Risk Stratification for Trastuzumab-Induced Cardiac Dysfunction and Potential Implications for Surveillance
Abdelrahman Ali, Efstratios Koutroumpakis, Juhee Song, Daniel J. Booser, Carlos H. Bárcenas, Debu Tripathy, Ana Barac, Nicolas L. Palaskas, Anita Deswal
Abstract
BACKGROUND: Although patient factors and sequential anthracycline use contribute to risk for cancer therapy-related cardiac dysfunction (CTRCD) with HER2-directed cancer therapy, frequent (every 3 months) left ventricular ejection fraction (LVEF) surveillance is recommended irrespective of baseline risk.

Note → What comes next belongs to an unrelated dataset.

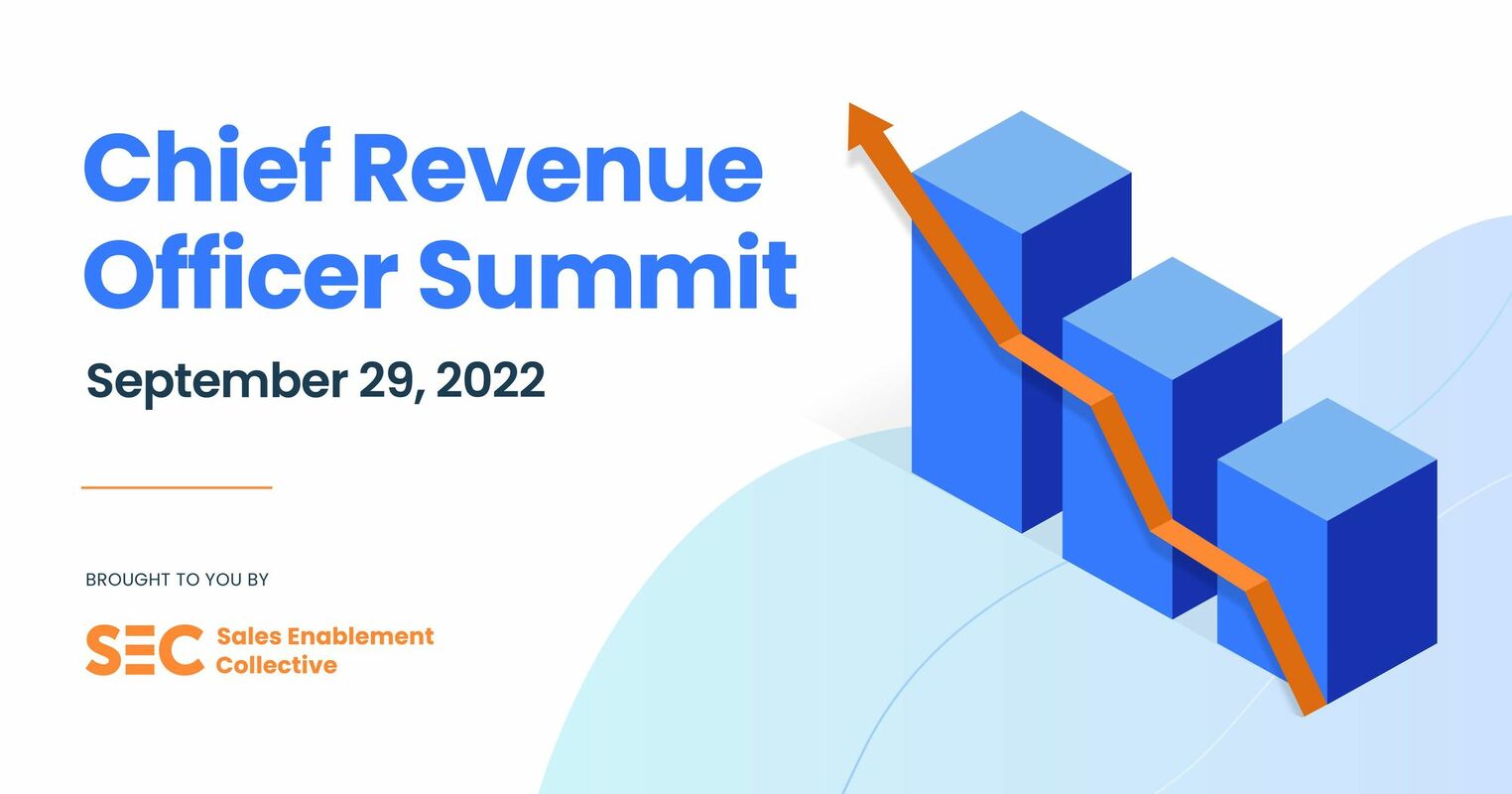 Chief Revenue Officer Summit

September 29, 2022

BROUGHT TO YOU BY

SEC Sales Enablement Collective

OBJECTIVES: The aim of this study was to examine the incidence of trastuzumab-associated CTRCD in a contemporary cohort with HER2-positive breast cancer and assess the performance of a risk assessment tool to identify patients at low risk for CTRCD to guide risk-based surveillance strategies. METHODS: A retrospective cohort of patients with HER2-positive breast cancer treated with trastuzumab at a tertiary cancer center was examined. Patients were categorized as low, medium, and high or very high risk for CTRCD by Heart Failure Association/International Cardio-Oncology Society risk assessment. RESULTS: Of 496 patients treated with trastuzumab, 29.8% also received anthracyclines. Over a median follow-up period of 51 months, 8.7% developed CTRCD, but only 1.6% had associated heart failure (HF). CTRCD rates were 3.6%, 12.8%, and 32.1% in low-risk, medium-risk, and high or very high risk groups, respectively. HF incidence was 0.4% in the low-risk group and 2.1% in the medium-risk group, with no HF in patients at low- or medium-risk who received trastuzumab without anthracyclines. HF was observed in 11% of high-risk patients. The risk assessment had a negative predictive value for CTRCD in low vs moderate- or high-risk patients of 96.4% (95% CI: 93.5%-98.3%). CONCLUSIONS: The findings support the exploration of a prospective personalized risk-based approach to cardiac LVEF surveillance during trastuzumab therapy. Less frequent LVEF monitoring in low-risk patients may optimize resource use and reduce patient burden without compromising safety.